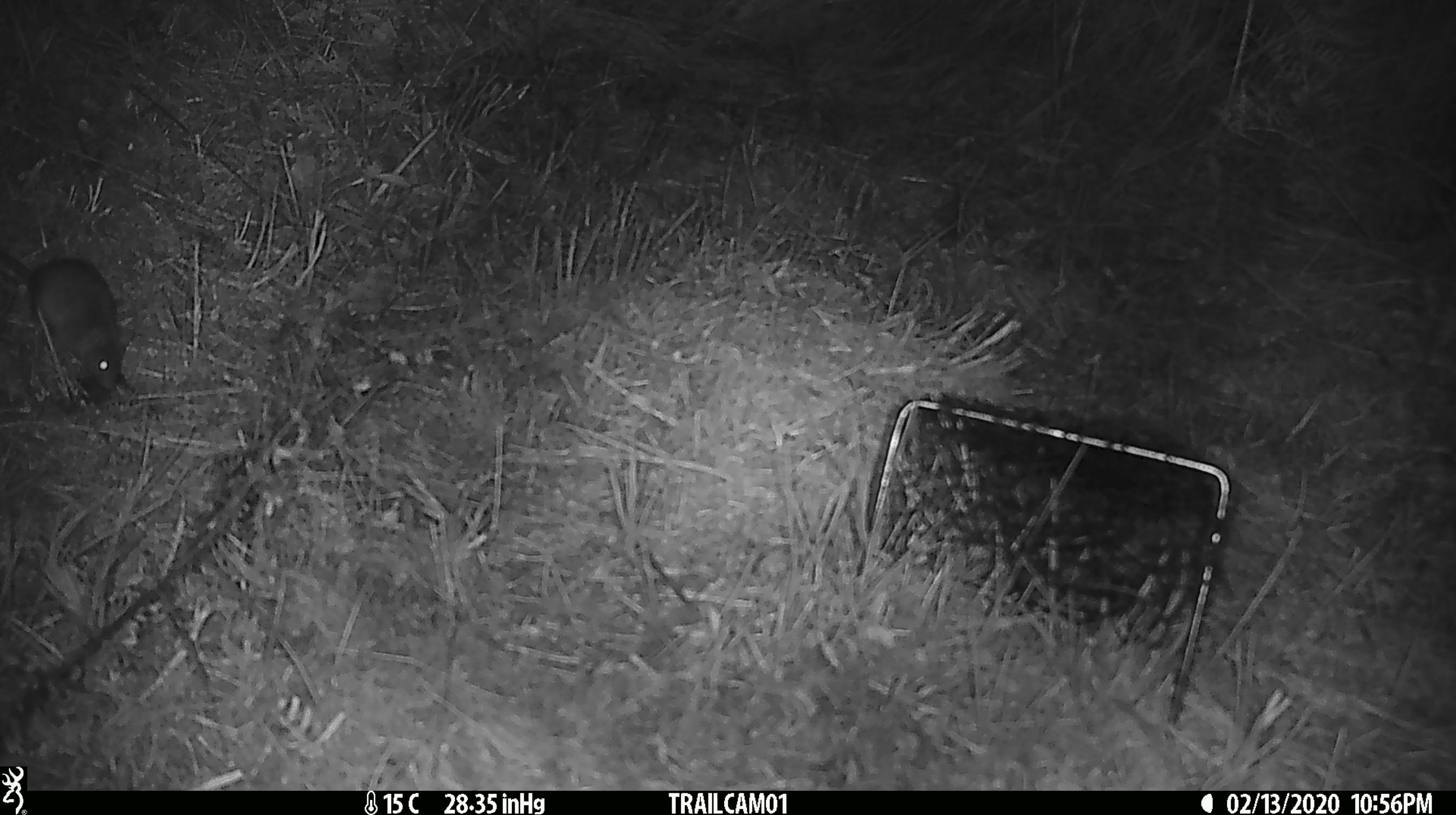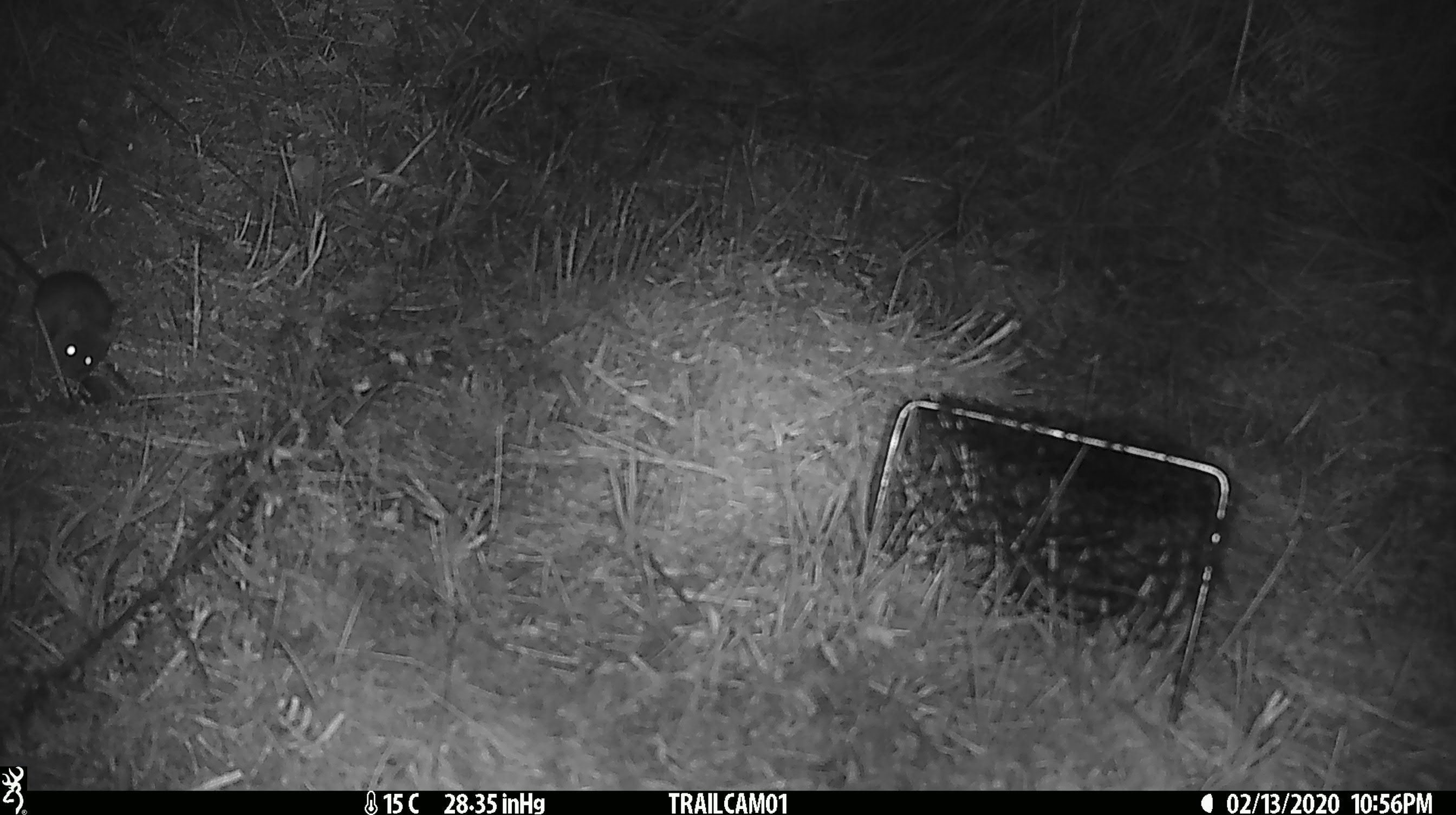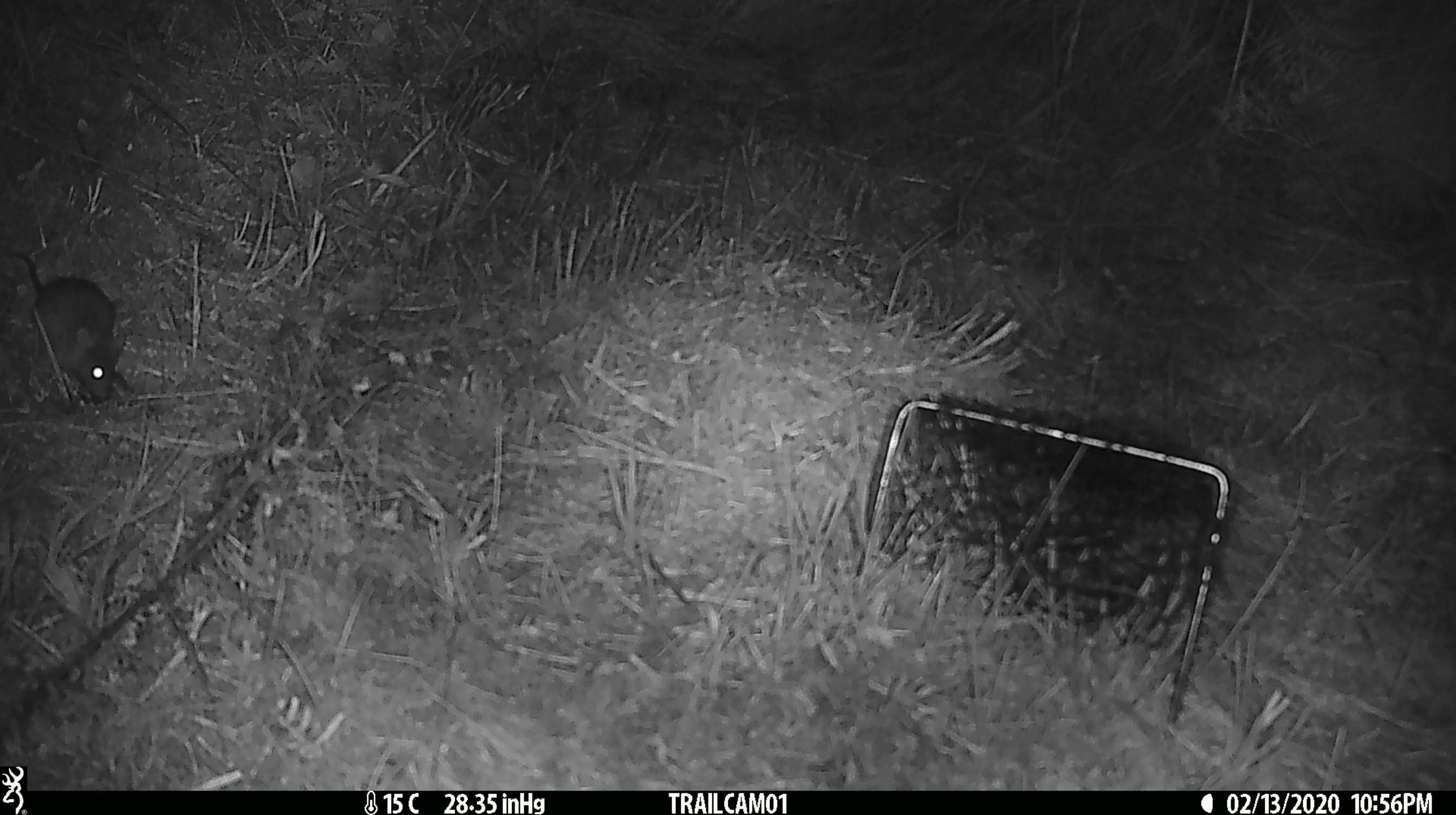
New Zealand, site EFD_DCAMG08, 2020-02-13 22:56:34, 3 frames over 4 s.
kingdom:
━━━━━━━━━━━━━━━━━━━━━━━━━━━━━━
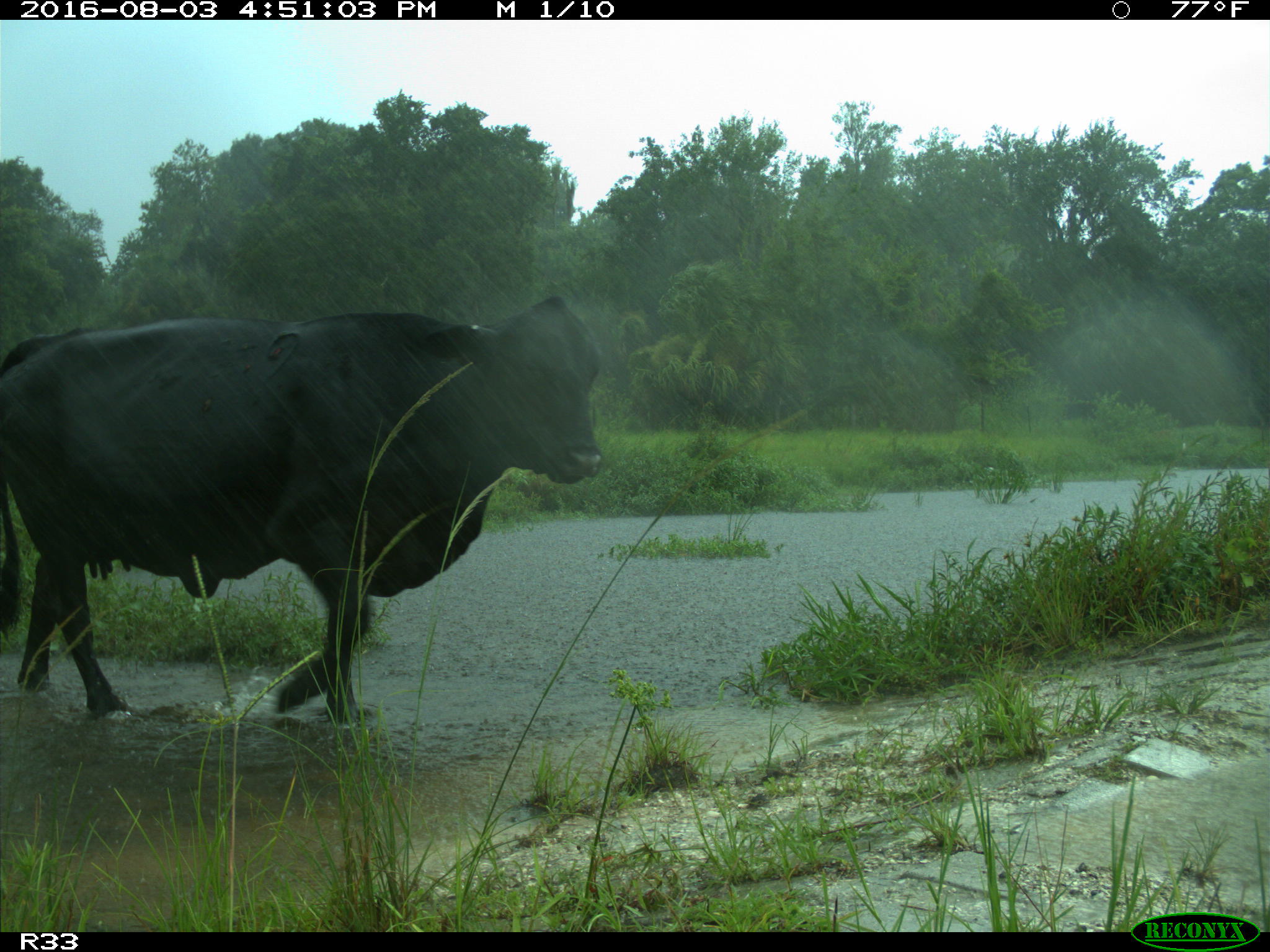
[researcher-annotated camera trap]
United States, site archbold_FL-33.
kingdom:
━━━━━━━━━━━━━━━━━━━━━━━━━━━━━━
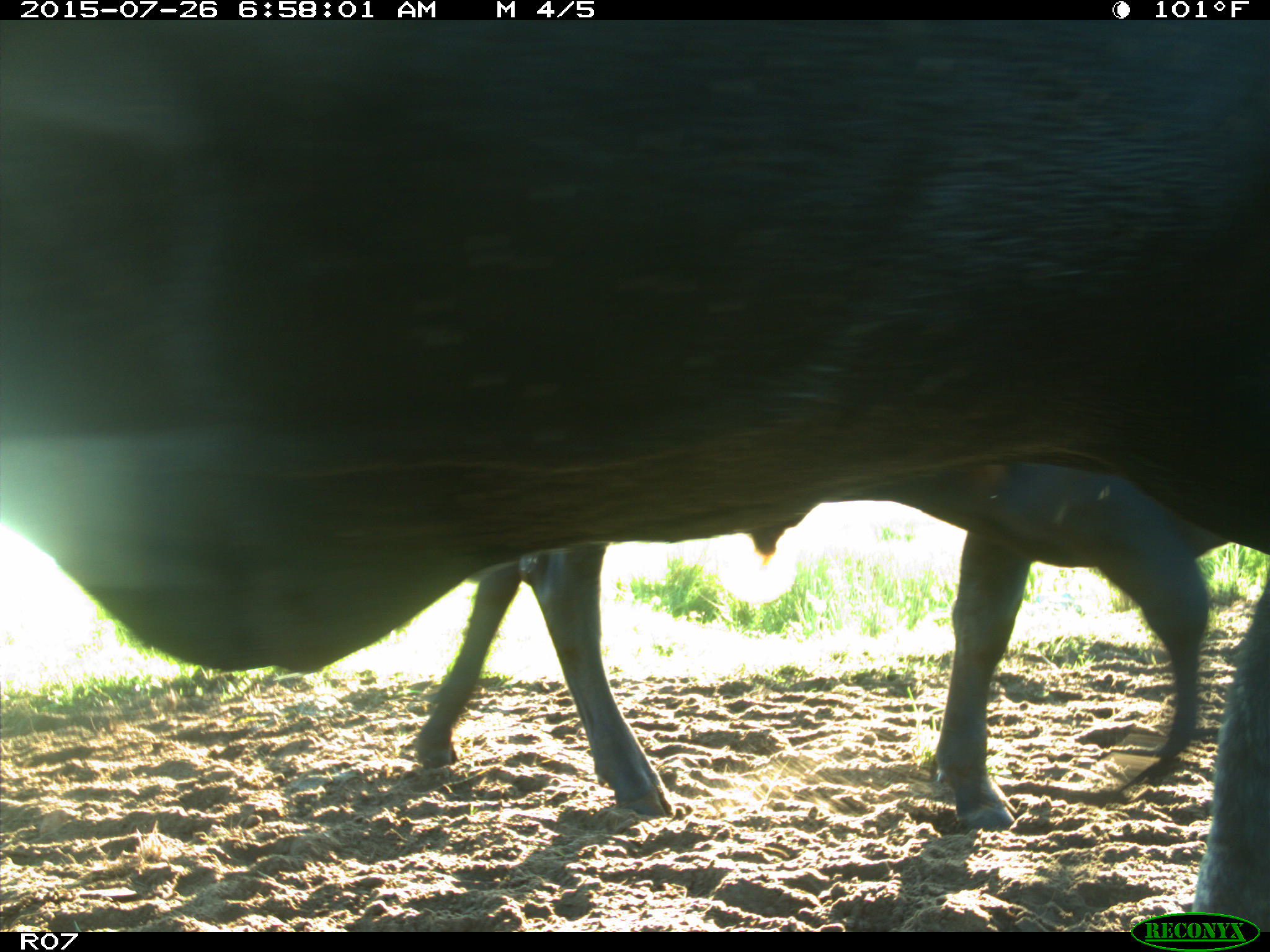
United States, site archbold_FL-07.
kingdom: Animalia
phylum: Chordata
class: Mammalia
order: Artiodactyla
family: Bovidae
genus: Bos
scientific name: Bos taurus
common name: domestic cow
━━━━━━━━━━━━━━━━━━━━━━━━━━━━━━
From the listing above, the lines starting with the one that has "class: Mammalia" and running through the one that has "common name: domestic cow" should be copied exactly, ends included.

class: Mammalia
order: Artiodactyla
family: Bovidae
genus: Bos
scientific name: Bos taurus
common name: domestic cow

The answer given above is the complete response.